● **Provided material**
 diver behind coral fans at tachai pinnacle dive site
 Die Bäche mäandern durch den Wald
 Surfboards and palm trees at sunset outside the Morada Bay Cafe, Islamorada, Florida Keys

● **Directions**
Return exactly the lines of the listing that run from the one containing "Die Bäche mäandern durch den Wald" through the last, and no others.

● **Output for this exercise**
 Die Bäche mäandern durch den Wald
 Surfboards and palm trees at sunset outside the Morada Bay Cafe, Islamorada, Florida Keys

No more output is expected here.